Боясь разбушевавшихся адептов бабки Анисьи, Корякин жил теперь в бане у Малашкина. Имея большую надежду на защиту со стороны племянника, он все же среди бела дня на улице не показывался. И лишь с наступлением сумерек пробирался в дом к Малашкину, чтобы поесть и отогреться. В бане было сыро и холодно.

– Председатель слабак, так я вам скажу, – громко говорил Малашкин, сидя за столом у себя дома. Рядом сидел Стуков и Корякин. Они ели неизменный холодец и грелись реквизированным самогоном.

– В деревне бардак, а он порядка навести не может, – Малашкин поднял в руке рюмку. Ну, поехали, – он чокнулся со своими собеседниками. Запрокинув голову, влил самогон в рот. Вдохнул. И спешно закусил дрожащим на вилке куском холодца.

– Будь я на его месте, я б им всем гайки-то позакручивал, – нарушил хозяин наступившую за столом тишину.

– Ишь ты, разошелся, – усмехнулась его жена. Игриво навалившись грудью на его плечо, она поставила на стол тарелку с нарезанным хлебом.

После победы над разъяренной толпой Малашкин почувствовал в себе талант стратега. Он чувствовал, что может командовать армиями. Ему был нужен гром пушек, пронзительное ржание испуганных коней, блеск сабель, земля, вздымающаяся от взрывов. Его уже не прельщала тихая должность сельского милиционера, холодец по вечерам и бидоны отобранного самогона вместе с их ноющими хозяевами. Где-то его ждала другая жизнь, другая судьба. И он жаждал действия.

– Ну, что в районе-то думают? – обратился Малашкин к Стукову.

– Чего там думают! – неопределенно махнул бригадир рукой.

– Ситуация вышла из-под контроля, поэтому я, как представитель сил правопорядка, думаю брать всю власть в свои руки, – брякнул Малашкин, решившей больше не ждать милостей от судьбы.

Стуков беспокойно заерзал на месте. В отличие от Малашкина, собственное положение в селе его устраивало. Большая должность пугала ответственностью, меньшая ущемляла амбиции. Он родился быть маленьким начальником. Так же, как кто-то рожден стать великим художником или музыкантом. Как бы ни складывалась его судьба, он всегда и везде оказывался бы маленьким начальником – на Байконуре ли, в бригаде мусорщиков или среди гуманоидов звезды Альдебаран.
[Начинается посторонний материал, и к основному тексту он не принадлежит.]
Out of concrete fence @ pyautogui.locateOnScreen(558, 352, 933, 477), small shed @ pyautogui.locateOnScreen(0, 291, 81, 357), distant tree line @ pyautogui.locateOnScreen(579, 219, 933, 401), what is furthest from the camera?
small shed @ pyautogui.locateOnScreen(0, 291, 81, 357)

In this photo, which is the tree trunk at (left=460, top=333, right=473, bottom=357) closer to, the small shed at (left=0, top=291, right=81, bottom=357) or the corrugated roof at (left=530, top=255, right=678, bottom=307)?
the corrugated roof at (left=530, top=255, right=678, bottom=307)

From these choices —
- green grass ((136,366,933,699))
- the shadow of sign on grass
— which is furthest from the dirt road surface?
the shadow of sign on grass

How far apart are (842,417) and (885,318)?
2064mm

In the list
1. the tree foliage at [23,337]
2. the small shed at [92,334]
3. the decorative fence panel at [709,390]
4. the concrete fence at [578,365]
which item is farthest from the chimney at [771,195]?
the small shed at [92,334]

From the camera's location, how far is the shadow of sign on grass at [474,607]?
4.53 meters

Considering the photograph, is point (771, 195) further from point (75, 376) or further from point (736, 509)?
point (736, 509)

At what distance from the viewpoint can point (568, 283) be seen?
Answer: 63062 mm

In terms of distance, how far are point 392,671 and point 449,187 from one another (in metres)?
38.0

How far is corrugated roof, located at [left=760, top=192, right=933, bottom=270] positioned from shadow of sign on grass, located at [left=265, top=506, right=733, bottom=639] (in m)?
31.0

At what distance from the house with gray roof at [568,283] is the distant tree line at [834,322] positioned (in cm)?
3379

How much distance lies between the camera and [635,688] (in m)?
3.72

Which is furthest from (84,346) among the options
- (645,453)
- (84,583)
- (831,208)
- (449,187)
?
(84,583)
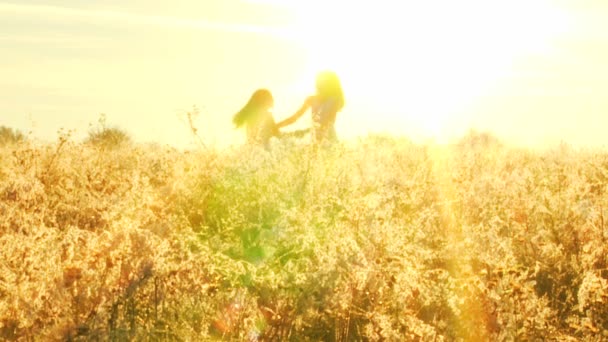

– Председателя сместить, – бушевала фантазия милиционера. – Ввести в деревне комендантский час. Создать дружины самообороны. Больше трех не собираться. И ждать подкрепления основных сил.

Откуда придут эти силы и что это за силы, Малашкин представлял себе слабо. Но он решил дать понять, сидящим за столом, что он не один и за его спиной имеются силы.

– Тебя, дядя, – обратился он к Корякину, – назначу начальником агитационного пункта. Будешь бороться с этой религиозной провокацией. Благо опыт у тебя есть.

– Да ты что, племяш?! – Корякин испуганно захлопал глазами. Встреча с разъяренной толпой еще раз никак не входила в его планы на ближайшее будущее.

– Старый я. Куда мне. Это вон вы, молодые, – кивнул он на Стукова.

– А что мы, молодые? – встрепенулся Стуков, как петушок на насесте. – Странно мыслишь, дед. Мы молодые… У меня уже вон, – нашелся, наконец, он и похлопал по своей начинающейся плеши, – от нервов волосы выпадают.

– Стукову тоже дело найдется, – вступил в разговор Малашкин. – Мы его назначим…, – его хмельной глаз уперся в напряженное лицо бригадира, – мы его назначим…

Во дворе залаяла собака. Из соседней комнаты выглянула жена Малашкина.

– Там, этот бугай Петро, чего-то прется, – встревожено сказала она.

По крыльцу застучали тяжелые кирзовые сапоги скотника. Малашкин бросил быстрый взгляд на двустволку, лежащую на диване рядом с ним.

– Пущай идет, – тихо сказал он.

Стуков втянул голову в плечи. Ему очень не хотелось, чтобы его здесь видели посторонние.

Хлопнула дверь, и на пороге выросла неуклюжая, шкафообразная фигура скотника.

– Добрый день, люди добрые, – пробасил он с порога.

– Здравствуй, коль не шутишь, – подбоченясь сказал Малашкин.

– Вижу, кушаете, простите за беспокойство, – продолжал дипломатично Петро.

– Чего надо-то? – не выдержал дипломатии милиционер.

– Нам бы Корякина, агронома, – смиренно сказал Петро.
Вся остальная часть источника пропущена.